→ **TASK SET**
• A. Using the piece on the Conservative Party and the BAME vote, explain in one to three sentences why the Conservatives began working to win BAME voters.
• B. Answer these questions from the piece on the Conservative Party and the BAME vote:
(i) Which two organizations produced research on the pivotal role of BAME and immigrant voters?
(ii) For at least how long have political parties been pursuing these voters?
(iii) What is an "ethnic marginal"?
• C. Write the next part of the piece on the Conservative Party and the BAME vote, picking up after its final sentence.

→ **PROVIDED TEXT**
The Conservative Party and the BAME vote

Matthew Francis

Matthew Francis

With the general election now just days away – and the polls still so tight – attention is inevitably beginning to turn to those sections of the electorate who might have a decisive say in the outcome.

Among the most significant of these groups are BAME and immigrant voters. Research from both Operation Black Vote and the Migrants’ Rights Network has emphasised the pivotal role these voters might play on 7 May. Yet the recognition of the political significance of these electorates is far from new. Political parties have been concerned about their electoral behaviour – and actively pursuing their votes – for at least forty years.

Perhaps the first party to take these electorates seriously was the Conservatives, whose efforts to win the support of BAME voters were catalysed by the inquest into the twin election defeats of 1974. Analysis published in the autumn of the following year purported to show that the Conservatives’ poor performance in ‘ethnic marginals’ – seats in which the majority of the successful candidate was smaller than the BAME population of the constituency – had ultimately been responsible for both Labour victories. Had the party possessed a greater appeal to BAME voters, the report implied, it might never have lost office.

→ **EXTRACTED ENTRIES**

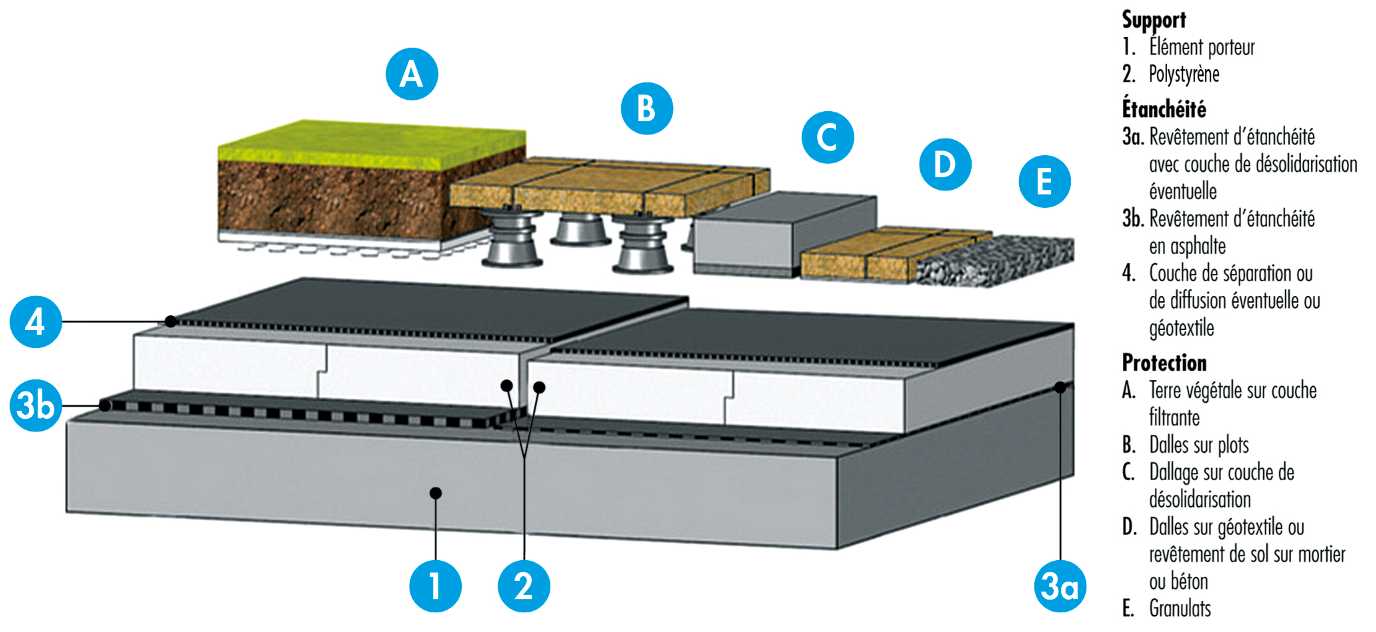 A

B

C

D

E

4

3b

1

2

3a

**Support**
1. Élément porteur
2. Polystyrène

**Étanchéité**
3a. Revêtement d'étanchéité avec couche de désolidarisation éventuelle
3b. Revêtement d'étanchéité en asphalte
4. Couche de séparation ou de diffusion éventuelle ou géotextile

**Protection**
A. Terre végétale sur couche filtrante
B. Dalles sur plots
C. Dallage sur couche de désolidarisation
D. Dalles sur géotextile ou revêtement de sol sur mortier ou béton
E. Granulats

→ **RESULTS FOR EACH TASK**
• A. Their efforts were prompted by the inquest into the party's two election defeats of 1974. Analysis published the following autumn claimed that poor Conservative results in "ethnic marginals," seats where the winner's majority was smaller than the constituency's BAME population, had caused both Labour victories. The report implied that with greater appeal to BAME voters the party might never have lost office.

• B.
(i) Operation Black Vote and the Migrants' Rights Network.
(ii) At least forty years.
(iii) A seat in which the winning candidate's majority was smaller than the constituency's BAME population.

• C.
While many Conservatives – and particularly the party’s Research Department – viewed this analysis with considerable scepticism. However, the party was already aware that its performance among BAME voters was a cause for concern, and the 1975 research mere reinforced the perception that something needed to be done. The party responded by launching two new societies intended to act as a ‘temporary bridge’ between the Conservatives and BAME communities: the Anglo Asian Conservative Society [AACS] and the (National) Anglo West Indian Conservative Society [NAWICS]. While the existence of these societies has today been largely forgotten, news of their launch in the spring of 1976 attracted considerable media attention, and prompted The Spectator to predict that Margaret Thatcher might appear on national television wearing ‘a peacock blue sari’.

NAWICS

Perhaps the most obvious function of the AACS and NAWICS was to provide support to canvassers and candidates in constituencies with substantial BAME electorates, which ranged advice on how candidates should conduct themselves in mosques to the production of election literature translated into Urdu or Gujarati. Translation, however, was an exercise fraught with difficulty, and in 1983 one leaflet had to be hastily withdrawn after it was discovered that the word ‘sliced’ had been mistranslated as ‘circumcised’. Subsequent advice on the subject of translation advised candidates that they should ‘not bother with Asian languages’.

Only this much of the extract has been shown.